> Task requirements: Could you copy each of the records below word for word, keeping every line as it stands?

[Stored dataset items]
=====

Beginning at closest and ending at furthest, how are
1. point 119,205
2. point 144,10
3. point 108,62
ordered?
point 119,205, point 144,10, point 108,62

=====

> Result of this task:
Beginning at closest and ending at furthest, how are
1. point 119,205
2. point 144,10
3. point 108,62
ordered?
point 119,205, point 144,10, point 108,62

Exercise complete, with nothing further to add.